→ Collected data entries
▬▬▬▬▬▬▬▬▬▬

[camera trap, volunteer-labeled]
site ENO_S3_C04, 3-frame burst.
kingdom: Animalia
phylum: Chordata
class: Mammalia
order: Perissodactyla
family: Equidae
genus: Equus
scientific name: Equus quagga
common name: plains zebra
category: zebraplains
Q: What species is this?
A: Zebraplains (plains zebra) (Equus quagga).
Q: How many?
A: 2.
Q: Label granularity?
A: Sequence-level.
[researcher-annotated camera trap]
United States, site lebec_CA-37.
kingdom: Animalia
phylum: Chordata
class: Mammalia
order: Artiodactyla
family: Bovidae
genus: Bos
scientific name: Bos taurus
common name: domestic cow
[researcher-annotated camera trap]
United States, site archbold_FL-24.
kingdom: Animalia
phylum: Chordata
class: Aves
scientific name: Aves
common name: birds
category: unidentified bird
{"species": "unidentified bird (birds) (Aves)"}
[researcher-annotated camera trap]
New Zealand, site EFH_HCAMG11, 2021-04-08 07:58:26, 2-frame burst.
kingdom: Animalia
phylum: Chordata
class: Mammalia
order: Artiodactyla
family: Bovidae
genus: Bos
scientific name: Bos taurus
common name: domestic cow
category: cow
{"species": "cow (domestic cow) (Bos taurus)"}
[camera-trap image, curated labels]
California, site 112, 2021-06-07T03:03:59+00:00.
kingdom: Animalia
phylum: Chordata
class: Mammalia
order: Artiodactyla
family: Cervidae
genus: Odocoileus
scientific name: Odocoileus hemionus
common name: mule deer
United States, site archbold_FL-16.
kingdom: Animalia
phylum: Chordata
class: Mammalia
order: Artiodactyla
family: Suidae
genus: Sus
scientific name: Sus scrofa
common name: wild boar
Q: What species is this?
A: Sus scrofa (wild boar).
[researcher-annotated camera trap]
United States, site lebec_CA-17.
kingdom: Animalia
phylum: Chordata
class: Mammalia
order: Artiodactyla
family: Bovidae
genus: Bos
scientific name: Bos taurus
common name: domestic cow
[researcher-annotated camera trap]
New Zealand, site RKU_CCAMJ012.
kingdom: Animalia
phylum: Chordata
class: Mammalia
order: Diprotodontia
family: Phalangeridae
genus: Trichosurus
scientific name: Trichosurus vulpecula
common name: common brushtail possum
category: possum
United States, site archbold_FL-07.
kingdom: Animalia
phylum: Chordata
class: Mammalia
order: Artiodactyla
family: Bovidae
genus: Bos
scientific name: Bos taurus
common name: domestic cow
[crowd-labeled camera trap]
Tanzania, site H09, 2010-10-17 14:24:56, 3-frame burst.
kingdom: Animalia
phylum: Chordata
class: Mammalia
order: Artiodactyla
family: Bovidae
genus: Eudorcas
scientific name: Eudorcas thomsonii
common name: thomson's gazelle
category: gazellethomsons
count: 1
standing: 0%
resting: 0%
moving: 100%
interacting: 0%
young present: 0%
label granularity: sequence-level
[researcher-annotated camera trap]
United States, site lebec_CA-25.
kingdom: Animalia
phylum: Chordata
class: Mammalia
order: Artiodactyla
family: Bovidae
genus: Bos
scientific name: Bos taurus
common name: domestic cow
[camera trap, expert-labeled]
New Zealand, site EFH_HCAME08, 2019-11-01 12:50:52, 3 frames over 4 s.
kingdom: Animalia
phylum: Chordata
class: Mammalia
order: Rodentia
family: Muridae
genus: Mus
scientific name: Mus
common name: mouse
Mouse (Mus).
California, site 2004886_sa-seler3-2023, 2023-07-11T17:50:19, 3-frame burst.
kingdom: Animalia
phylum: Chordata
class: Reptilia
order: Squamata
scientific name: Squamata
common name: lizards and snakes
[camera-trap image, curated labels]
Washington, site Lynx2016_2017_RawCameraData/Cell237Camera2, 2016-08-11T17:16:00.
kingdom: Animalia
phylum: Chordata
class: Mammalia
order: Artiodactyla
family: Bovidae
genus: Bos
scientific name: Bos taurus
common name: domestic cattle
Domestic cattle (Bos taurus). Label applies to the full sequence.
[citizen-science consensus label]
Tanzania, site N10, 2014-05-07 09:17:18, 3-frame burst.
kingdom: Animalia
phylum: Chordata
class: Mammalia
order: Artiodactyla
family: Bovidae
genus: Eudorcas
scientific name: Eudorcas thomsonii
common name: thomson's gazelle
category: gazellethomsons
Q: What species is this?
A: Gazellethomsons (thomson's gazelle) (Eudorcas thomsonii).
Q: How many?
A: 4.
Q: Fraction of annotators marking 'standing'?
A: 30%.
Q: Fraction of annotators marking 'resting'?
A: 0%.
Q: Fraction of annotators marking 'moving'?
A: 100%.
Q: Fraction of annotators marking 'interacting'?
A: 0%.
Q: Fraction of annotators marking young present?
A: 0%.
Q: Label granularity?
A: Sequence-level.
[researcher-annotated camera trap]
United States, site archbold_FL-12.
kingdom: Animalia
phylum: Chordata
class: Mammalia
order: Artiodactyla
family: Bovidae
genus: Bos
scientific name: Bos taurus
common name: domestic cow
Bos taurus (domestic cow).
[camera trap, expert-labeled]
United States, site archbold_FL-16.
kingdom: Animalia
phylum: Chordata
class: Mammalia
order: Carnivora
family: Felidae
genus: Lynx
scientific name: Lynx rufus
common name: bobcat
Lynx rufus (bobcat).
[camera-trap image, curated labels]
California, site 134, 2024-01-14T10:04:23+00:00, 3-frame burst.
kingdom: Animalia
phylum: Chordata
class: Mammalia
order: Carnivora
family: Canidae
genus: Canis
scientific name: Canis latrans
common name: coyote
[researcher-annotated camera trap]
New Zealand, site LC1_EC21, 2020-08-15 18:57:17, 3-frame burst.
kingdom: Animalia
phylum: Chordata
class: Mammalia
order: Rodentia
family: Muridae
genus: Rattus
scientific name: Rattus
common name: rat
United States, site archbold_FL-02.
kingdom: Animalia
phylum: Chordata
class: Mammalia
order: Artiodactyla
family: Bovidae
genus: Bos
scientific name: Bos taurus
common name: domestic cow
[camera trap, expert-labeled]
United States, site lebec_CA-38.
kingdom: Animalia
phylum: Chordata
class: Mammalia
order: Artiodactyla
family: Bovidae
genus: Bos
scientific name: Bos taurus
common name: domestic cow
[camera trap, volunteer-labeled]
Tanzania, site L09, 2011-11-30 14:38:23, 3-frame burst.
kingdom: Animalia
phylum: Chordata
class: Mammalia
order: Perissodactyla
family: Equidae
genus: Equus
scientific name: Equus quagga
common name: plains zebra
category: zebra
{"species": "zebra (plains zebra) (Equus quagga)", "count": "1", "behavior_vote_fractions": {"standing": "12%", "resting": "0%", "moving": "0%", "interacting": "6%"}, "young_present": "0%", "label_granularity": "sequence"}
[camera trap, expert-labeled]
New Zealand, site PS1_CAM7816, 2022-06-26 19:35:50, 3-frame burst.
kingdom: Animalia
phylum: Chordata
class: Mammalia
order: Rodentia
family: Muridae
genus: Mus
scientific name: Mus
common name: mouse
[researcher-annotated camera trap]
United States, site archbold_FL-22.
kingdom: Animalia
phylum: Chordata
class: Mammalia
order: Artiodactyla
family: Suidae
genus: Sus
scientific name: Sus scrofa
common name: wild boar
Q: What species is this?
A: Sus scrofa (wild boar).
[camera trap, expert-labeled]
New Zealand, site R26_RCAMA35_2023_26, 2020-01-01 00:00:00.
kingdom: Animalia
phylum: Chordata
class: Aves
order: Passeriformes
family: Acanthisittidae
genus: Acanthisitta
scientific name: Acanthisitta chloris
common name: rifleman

▬▬▬▬▬▬▬▬▬▬

Retype each of the records, word for word, with nothing added or dropped.

[camera trap, volunteer-labeled]
site ENO_S3_C04, 3-frame burst.
kingdom: Animalia
phylum: Chordata
class: Mammalia
order: Perissodactyla
family: Equidae
genus: Equus
scientific name: Equus quagga
common name: plains zebra
category: zebraplains
Q: What species is this?
A: Zebraplains (plains zebra) (Equus quagga).
Q: How many?
A: 2.
Q: Label granularity?
A: Sequence-level.
[researcher-annotated camera trap]
United States, site lebec_CA-37.
kingdom: Animalia
phylum: Chordata
class: Mammalia
order: Artiodactyla
family: Bovidae
genus: Bos
scientific name: Bos taurus
common name: domestic cow
[researcher-annotated camera trap]
United States, site archbold_FL-24.
kingdom: Animalia
phylum: Chordata
class: Aves
scientific name: Aves
common name: birds
category: unidentified bird
{"species": "unidentified bird (birds) (Aves)"}
[researcher-annotated camera trap]
New Zealand, site EFH_HCAMG11, 2021-04-08 07:58:26, 2-frame burst.
kingdom: Animalia
phylum: Chordata
class: Mammalia
order: Artiodactyla
family: Bovidae
genus: Bos
scientific name: Bos taurus
common name: domestic cow
category: cow
{"species": "cow (domestic cow) (Bos taurus)"}
[camera-trap image, curated labels]
California, site 112, 2021-06-07T03:03:59+00:00.
kingdom: Animalia
phylum: Chordata
class: Mammalia
order: Artiodactyla
family: Cervidae
genus: Odocoileus
scientific name: Odocoileus hemionus
common name: mule deer
United States, site archbold_FL-16.
kingdom: Animalia
phylum: Chordata
class: Mammalia
order: Artiodactyla
family: Suidae
genus: Sus
scientific name: Sus scrofa
common name: wild boar
Q: What species is this?
A: Sus scrofa (wild boar).
[researcher-annotated camera trap]
United States, site lebec_CA-17.
kingdom: Animalia
phylum: Chordata
class: Mammalia
order: Artiodactyla
family: Bovidae
genus: Bos
scientific name: Bos taurus
common name: domestic cow
[researcher-annotated camera trap]
New Zealand, site RKU_CCAMJ012.
kingdom: Animalia
phylum: Chordata
class: Mammalia
order: Diprotodontia
family: Phalangeridae
genus: Trichosurus
scientific name: Trichosurus vulpecula
common name: common brushtail possum
category: possum
United States, site archbold_FL-07.
kingdom: Animalia
phylum: Chordata
class: Mammalia
order: Artiodactyla
family: Bovidae
genus: Bos
scientific name: Bos taurus
common name: domestic cow
[crowd-labeled camera trap]
Tanzania, site H09, 2010-10-17 14:24:56, 3-frame burst.
kingdom: Animalia
phylum: Chordata
class: Mammalia
order: Artiodactyla
family: Bovidae
genus: Eudorcas
scientific name: Eudorcas thomsonii
common name: thomson's gazelle
category: gazellethomsons
count: 1
standing: 0%
resting: 0%
moving: 100%
interacting: 0%
young present: 0%
label granularity: sequence-level
[researcher-annotated camera trap]
United States, site lebec_CA-25.
kingdom: Animalia
phylum: Chordata
class: Mammalia
order: Artiodactyla
family: Bovidae
genus: Bos
scientific name: Bos taurus
common name: domestic cow
[camera trap, expert-labeled]
New Zealand, site EFH_HCAME08, 2019-11-01 12:50:52, 3 frames over 4 s.
kingdom: Animalia
phylum: Chordata
class: Mammalia
order: Rodentia
family: Muridae
genus: Mus
scientific name: Mus
common name: mouse
Mouse (Mus).
California, site 2004886_sa-seler3-2023, 2023-07-11T17:50:19, 3-frame burst.
kingdom: Animalia
phylum: Chordata
class: Reptilia
order: Squamata
scientific name: Squamata
common name: lizards and snakes
[camera-trap image, curated labels]
Washington, site Lynx2016_2017_RawCameraData/Cell237Camera2, 2016-08-11T17:16:00.
kingdom: Animalia
phylum: Chordata
class: Mammalia
order: Artiodactyla
family: Bovidae
genus: Bos
scientific name: Bos taurus
common name: domestic cattle
Domestic cattle (Bos taurus). Label applies to the full sequence.
[citizen-science consensus label]
Tanzania, site N10, 2014-05-07 09:17:18, 3-frame burst.
kingdom: Animalia
phylum: Chordata
class: Mammalia
order: Artiodactyla
family: Bovidae
genus: Eudorcas
scientific name: Eudorcas thomsonii
common name: thomson's gazelle
category: gazellethomsons
Q: What species is this?
A: Gazellethomsons (thomson's gazelle) (Eudorcas thomsonii).
Q: How many?
A: 4.
Q: Fraction of annotators marking 'standing'?
A: 30%.
Q: Fraction of annotators marking 'resting'?
A: 0%.
Q: Fraction of annotators marking 'moving'?
A: 100%.
Q: Fraction of annotators marking 'interacting'?
A: 0%.
Q: Fraction of annotators marking young present?
A: 0%.
Q: Label granularity?
A: Sequence-level.
[researcher-annotated camera trap]
United States, site archbold_FL-12.
kingdom: Animalia
phylum: Chordata
class: Mammalia
order: Artiodactyla
family: Bovidae
genus: Bos
scientific name: Bos taurus
common name: domestic cow
Bos taurus (domestic cow).
[camera trap, expert-labeled]
United States, site archbold_FL-16.
kingdom: Animalia
phylum: Chordata
class: Mammalia
order: Carnivora
family: Felidae
genus: Lynx
scientific name: Lynx rufus
common name: bobcat
Lynx rufus (bobcat).
[camera-trap image, curated labels]
California, site 134, 2024-01-14T10:04:23+00:00, 3-frame burst.
kingdom: Animalia
phylum: Chordata
class: Mammalia
order: Carnivora
family: Canidae
genus: Canis
scientific name: Canis latrans
common name: coyote
[researcher-annotated camera trap]
New Zealand, site LC1_EC21, 2020-08-15 18:57:17, 3-frame burst.
kingdom: Animalia
phylum: Chordata
class: Mammalia
order: Rodentia
family: Muridae
genus: Rattus
scientific name: Rattus
common name: rat
United States, site archbold_FL-02.
kingdom: Animalia
phylum: Chordata
class: Mammalia
order: Artiodactyla
family: Bovidae
genus: Bos
scientific name: Bos taurus
common name: domestic cow
[camera trap, expert-labeled]
United States, site lebec_CA-38.
kingdom: Animalia
phylum: Chordata
class: Mammalia
order: Artiodactyla
family: Bovidae
genus: Bos
scientific name: Bos taurus
common name: domestic cow
[camera trap, volunteer-labeled]
Tanzania, site L09, 2011-11-30 14:38:23, 3-frame burst.
kingdom: Animalia
phylum: Chordata
class: Mammalia
order: Perissodactyla
family: Equidae
genus: Equus
scientific name: Equus quagga
common name: plains zebra
category: zebra
{"species": "zebra (plains zebra) (Equus quagga)", "count": "1", "behavior_vote_fractions": {"standing": "12%", "resting": "0%", "moving": "0%", "interacting": "6%"}, "young_present": "0%", "label_granularity": "sequence"}
[camera trap, expert-labeled]
New Zealand, site PS1_CAM7816, 2022-06-26 19:35:50, 3-frame burst.
kingdom: Animalia
phylum: Chordata
class: Mammalia
order: Rodentia
family: Muridae
genus: Mus
scientific name: Mus
common name: mouse
[researcher-annotated camera trap]
United States, site archbold_FL-22.
kingdom: Animalia
phylum: Chordata
class: Mammalia
order: Artiodactyla
family: Suidae
genus: Sus
scientific name: Sus scrofa
common name: wild boar
Q: What species is this?
A: Sus scrofa (wild boar).
[camera trap, expert-labeled]
New Zealand, site R26_RCAMA35_2023_26, 2020-01-01 00:00:00.
kingdom: Animalia
phylum: Chordata
class: Aves
order: Passeriformes
family: Acanthisittidae
genus: Acanthisitta
scientific name: Acanthisitta chloris
common name: rifleman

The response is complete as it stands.